Then, following the scSE operation, the final output Y is obtained as follows:

$${Y}_{cSE}={Y}_{2}\times Sigmod[{W}_{1}*({W}_{2}*Avg({Y}_{2}))]$$
(6)
$${Y}_{sSE}={Y}_{2}\times Sigmod({Conv}_{1\times 1}({Y}_{2}))$$
(7)
$$Y={Y}_{cSE}+{Y}_{\text{sSE}}$$
(8)

where \({Y}_{cSE}\) represents the output obtained through the Spatial Squeeze and Channel Excitation (cSE) part of the concurrent spatial and channel squeeze & excitation (scSE) mechanism. \({Y}_{sSE}\) represents the output obtained through the Channel Squeeze and Channel Excitation (sSE) part of the concurrent scSE mechanism, and \({W}_{1}\) and \({W}_{2}\) being the weights of two fully connected layers.

3.3 DDEC block

The proposed DDEC block enhances traditional dense connections by replacing the original 3 × 3 standard convolution with dilated convolution and incorporating an scSE attention gate (Fig. 8).

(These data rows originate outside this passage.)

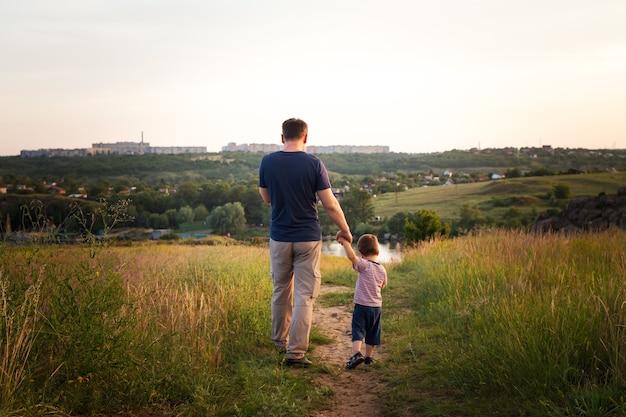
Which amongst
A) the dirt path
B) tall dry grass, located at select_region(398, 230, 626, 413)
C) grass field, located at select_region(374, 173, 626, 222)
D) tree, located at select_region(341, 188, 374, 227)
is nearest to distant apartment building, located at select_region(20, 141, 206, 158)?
tree, located at select_region(341, 188, 374, 227)

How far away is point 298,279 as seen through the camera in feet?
17.4

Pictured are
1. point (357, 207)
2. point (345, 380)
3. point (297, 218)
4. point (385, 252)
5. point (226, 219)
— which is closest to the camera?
point (345, 380)

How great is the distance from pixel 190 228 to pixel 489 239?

This seemingly simple replacement led to an unexpected result, having a significant impact on the network segmentation performance.

Fig. 8
figure 8

The proposed DDEC block

Firstly, the DDEC block can effectively expand the receptive field of the network by using dilated convolution, without a need of additional parameters or extra computational complexity. This is crucial for capturing and understanding substantial contextual information in images, particularly for the target task of kidney and kidney tumor segmentation. A large receptive field can help the network acquire a broader context, thus achieving a better balance between details and global information. At the same time, the addition of the scSE attention gate allows the network to perform “squeeze-and-excitation” operations in both the spatial and channel dimensions. This allows the network to emphasize not only on the important channels but also to highlight key areas in the input feature map.

Secondly, compared to traditional dense connections, the proposed DDEC block retains an advantage of enhancing feature propagation and reuse. This allows each convolution layer to receive feature maps from all previous layers, conducive to acquiring richer feature information and ensuring better gradient backpropagation, thus improving the network training stability.

Finally, the incorporation of the DDEC block makes the network more effective in acquiring multi-scale features. Dilated convolution can obtain features of multiple scales while keeping the number of parameters unchanged, thus allowing the network to handle kidneys and kidney tumors with large-scale changes more effectively.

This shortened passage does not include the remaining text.